[Work instructions] Give back every line exactly as it appears, pictures excluded.

-- Start of Input rows --

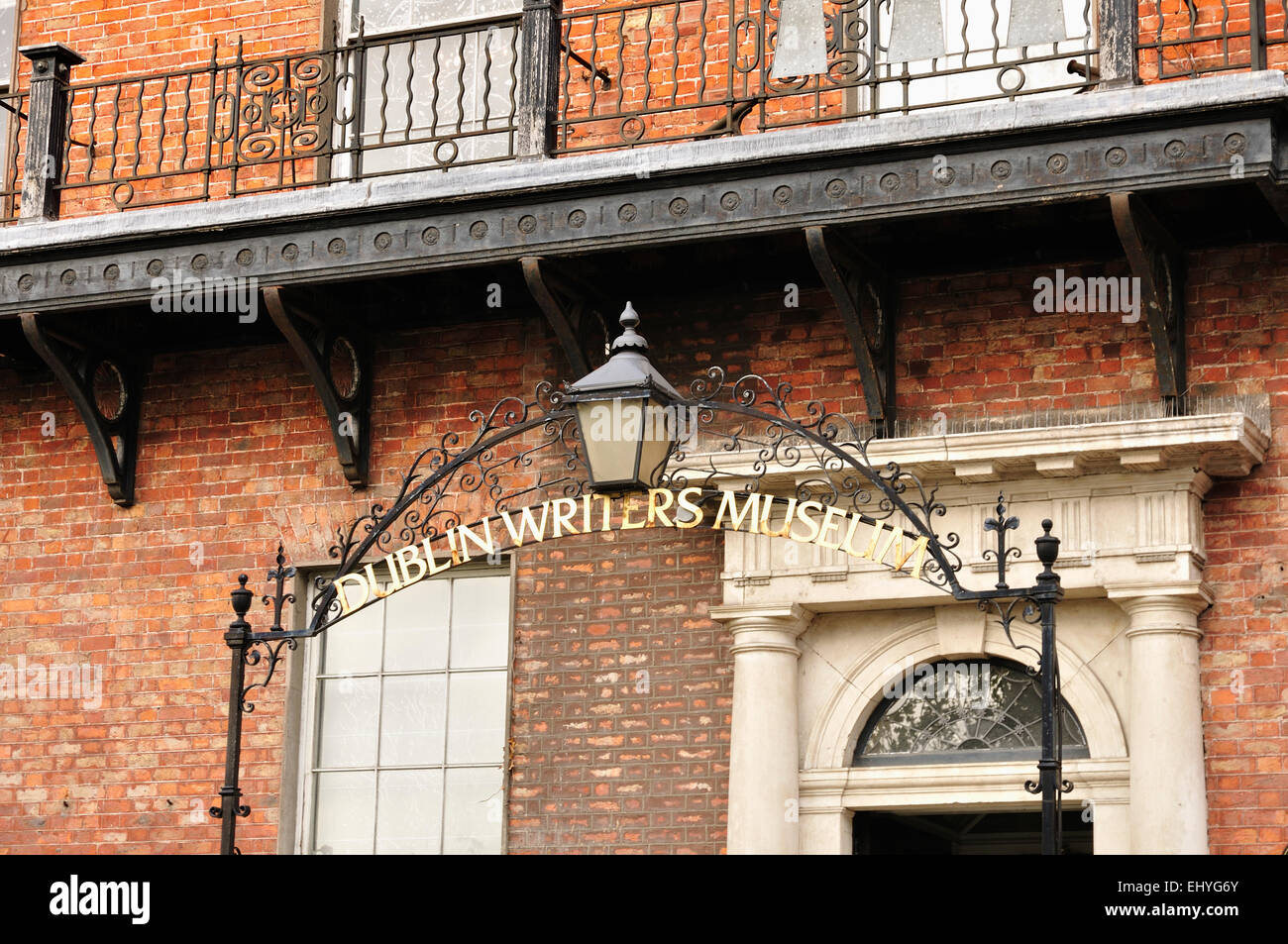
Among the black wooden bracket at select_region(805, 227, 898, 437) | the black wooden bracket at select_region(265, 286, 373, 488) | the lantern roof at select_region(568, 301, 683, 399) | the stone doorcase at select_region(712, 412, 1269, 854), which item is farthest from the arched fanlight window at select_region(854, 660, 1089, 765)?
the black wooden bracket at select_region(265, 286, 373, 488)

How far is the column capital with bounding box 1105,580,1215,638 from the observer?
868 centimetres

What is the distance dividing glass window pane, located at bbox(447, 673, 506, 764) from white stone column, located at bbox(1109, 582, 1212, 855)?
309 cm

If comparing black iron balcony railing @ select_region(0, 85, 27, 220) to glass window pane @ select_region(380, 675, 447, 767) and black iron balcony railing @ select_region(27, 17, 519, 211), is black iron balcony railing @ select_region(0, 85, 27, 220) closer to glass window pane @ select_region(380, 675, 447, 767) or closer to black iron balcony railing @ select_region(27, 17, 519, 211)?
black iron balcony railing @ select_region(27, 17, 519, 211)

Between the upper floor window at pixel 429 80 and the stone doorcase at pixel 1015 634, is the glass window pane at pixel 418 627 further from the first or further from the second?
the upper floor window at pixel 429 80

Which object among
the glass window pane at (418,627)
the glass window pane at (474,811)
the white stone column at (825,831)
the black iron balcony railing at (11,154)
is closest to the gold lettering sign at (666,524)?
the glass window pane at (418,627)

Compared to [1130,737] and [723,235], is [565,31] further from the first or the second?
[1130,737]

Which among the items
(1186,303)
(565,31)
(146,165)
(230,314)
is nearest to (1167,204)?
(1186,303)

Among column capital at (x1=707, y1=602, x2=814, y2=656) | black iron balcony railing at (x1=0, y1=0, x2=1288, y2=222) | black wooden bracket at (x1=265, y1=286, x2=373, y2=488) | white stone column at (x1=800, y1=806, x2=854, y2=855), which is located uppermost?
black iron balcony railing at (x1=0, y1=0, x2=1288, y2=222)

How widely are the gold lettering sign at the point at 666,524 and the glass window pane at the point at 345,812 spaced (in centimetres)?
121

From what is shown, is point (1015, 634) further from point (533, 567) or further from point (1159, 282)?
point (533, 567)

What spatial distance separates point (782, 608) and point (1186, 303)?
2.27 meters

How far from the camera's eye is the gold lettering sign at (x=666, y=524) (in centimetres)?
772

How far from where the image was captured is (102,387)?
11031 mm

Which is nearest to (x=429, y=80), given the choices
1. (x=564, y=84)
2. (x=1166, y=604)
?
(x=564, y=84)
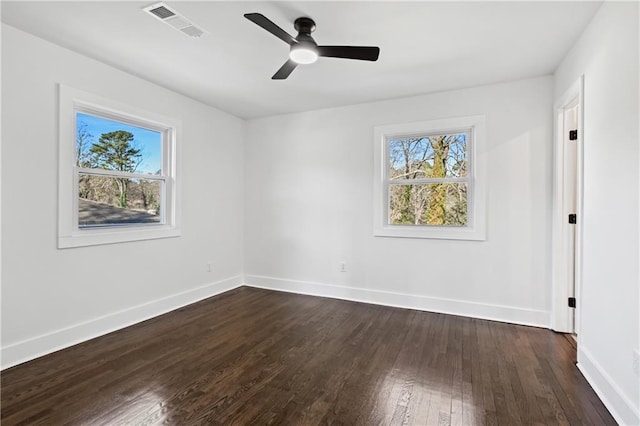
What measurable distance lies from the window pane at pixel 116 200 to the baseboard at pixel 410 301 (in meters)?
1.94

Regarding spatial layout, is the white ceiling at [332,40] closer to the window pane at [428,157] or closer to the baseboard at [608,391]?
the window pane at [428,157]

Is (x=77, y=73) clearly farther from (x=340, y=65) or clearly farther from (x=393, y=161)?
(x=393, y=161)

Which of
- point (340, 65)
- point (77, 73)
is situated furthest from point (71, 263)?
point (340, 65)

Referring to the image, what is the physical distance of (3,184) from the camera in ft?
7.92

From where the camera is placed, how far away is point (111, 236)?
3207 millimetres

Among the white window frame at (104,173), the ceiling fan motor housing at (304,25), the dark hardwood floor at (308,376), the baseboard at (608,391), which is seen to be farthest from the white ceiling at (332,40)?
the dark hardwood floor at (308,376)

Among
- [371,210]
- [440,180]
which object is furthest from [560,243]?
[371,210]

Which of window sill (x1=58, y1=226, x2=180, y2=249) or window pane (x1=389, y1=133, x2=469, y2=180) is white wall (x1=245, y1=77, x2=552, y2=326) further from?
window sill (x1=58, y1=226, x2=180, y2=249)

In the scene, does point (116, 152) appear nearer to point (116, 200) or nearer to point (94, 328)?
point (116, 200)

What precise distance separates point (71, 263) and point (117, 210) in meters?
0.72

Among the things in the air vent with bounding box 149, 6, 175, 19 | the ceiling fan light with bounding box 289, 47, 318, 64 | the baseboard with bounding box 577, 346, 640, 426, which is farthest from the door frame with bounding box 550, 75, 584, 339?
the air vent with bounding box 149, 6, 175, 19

-- End of Input rows --

[Answer below]
Among the black wooden bracket at select_region(805, 227, 898, 437) | the black wooden bracket at select_region(265, 286, 373, 488) | the lantern roof at select_region(568, 301, 683, 399) | the stone doorcase at select_region(712, 412, 1269, 854), which item is farthest from the arched fanlight window at select_region(854, 660, 1089, 765)?
the black wooden bracket at select_region(265, 286, 373, 488)

How far is the column capital with bounding box 1105,580,1215,638 from the observer?
868 centimetres

What is the distance dividing glass window pane, located at bbox(447, 673, 506, 764) from white stone column, located at bbox(1109, 582, 1212, 855)?
309 cm

If comparing black iron balcony railing @ select_region(0, 85, 27, 220) to glass window pane @ select_region(380, 675, 447, 767) and black iron balcony railing @ select_region(27, 17, 519, 211), is black iron balcony railing @ select_region(0, 85, 27, 220) closer to glass window pane @ select_region(380, 675, 447, 767) or closer to black iron balcony railing @ select_region(27, 17, 519, 211)?
black iron balcony railing @ select_region(27, 17, 519, 211)

Between the upper floor window at pixel 429 80 and the stone doorcase at pixel 1015 634, is the glass window pane at pixel 418 627 further from the first or further from the second?
the upper floor window at pixel 429 80

Which object among
the glass window pane at (418,627)
the glass window pane at (474,811)
the white stone column at (825,831)
the black iron balcony railing at (11,154)
is closest to the gold lettering sign at (666,524)?
the glass window pane at (418,627)

Compared to [1130,737] and [723,235], is [565,31] further from the first or the second?
[1130,737]

Which among the items
(1186,303)
(565,31)
(146,165)
(230,314)
is nearest to (1167,204)?
(1186,303)

Among column capital at (x1=707, y1=602, x2=814, y2=656) | black iron balcony railing at (x1=0, y1=0, x2=1288, y2=222) | black wooden bracket at (x1=265, y1=286, x2=373, y2=488) | white stone column at (x1=800, y1=806, x2=854, y2=855), which is located uppermost?
black iron balcony railing at (x1=0, y1=0, x2=1288, y2=222)

How widely are the gold lettering sign at the point at 666,524 and the glass window pane at the point at 345,812 spaced (in centimetres)?
121

From what is shown, is point (1015, 634) further from point (533, 567) or further from point (1159, 282)?
point (533, 567)

What spatial distance separates point (782, 608) and point (1186, 303)?
2.27 meters

How far from the camera's eye is the gold lettering sign at (x=666, y=524) (in centimetres)?
772

How far from where the image was captured is (102,387)?
11031 mm

Which is nearest to (x=429, y=80), given the choices
1. (x=564, y=84)
2. (x=1166, y=604)
?
(x=564, y=84)
What measurable distance lies from the window pane at pixel 116 200 to the baseboard at pixel 410 301 (in meters)?
1.94

Regarding spatial layout, is the white ceiling at [332,40] closer to the window pane at [428,157] or closer to the baseboard at [608,391]?
the window pane at [428,157]

Is (x=77, y=73) clearly farther from (x=340, y=65) or clearly farther from (x=393, y=161)?
(x=393, y=161)

Which of
- point (340, 65)
- point (77, 73)
is situated furthest from point (71, 263)?
point (340, 65)

Referring to the image, what is the physical distance of (3,184) from the camera in ft?
7.92

From where the camera is placed, how far away is point (111, 236)?
3207 millimetres

Among the white window frame at (104,173), the ceiling fan motor housing at (304,25), the dark hardwood floor at (308,376), the baseboard at (608,391), which is seen to be farthest from the white ceiling at (332,40)?
the dark hardwood floor at (308,376)

Among
- [371,210]
- [440,180]
which object is furthest from [560,243]?
[371,210]

Which of window sill (x1=58, y1=226, x2=180, y2=249) or window pane (x1=389, y1=133, x2=469, y2=180) is white wall (x1=245, y1=77, x2=552, y2=326) further from?
window sill (x1=58, y1=226, x2=180, y2=249)

In the scene, does point (116, 152) appear nearer to point (116, 200) or nearer to point (94, 328)?
point (116, 200)

What precise distance separates point (71, 263) and point (117, 210) in meters?
0.72

Among the things in the air vent with bounding box 149, 6, 175, 19 | the ceiling fan light with bounding box 289, 47, 318, 64 | the baseboard with bounding box 577, 346, 640, 426, which is farthest from the door frame with bounding box 550, 75, 584, 339?
the air vent with bounding box 149, 6, 175, 19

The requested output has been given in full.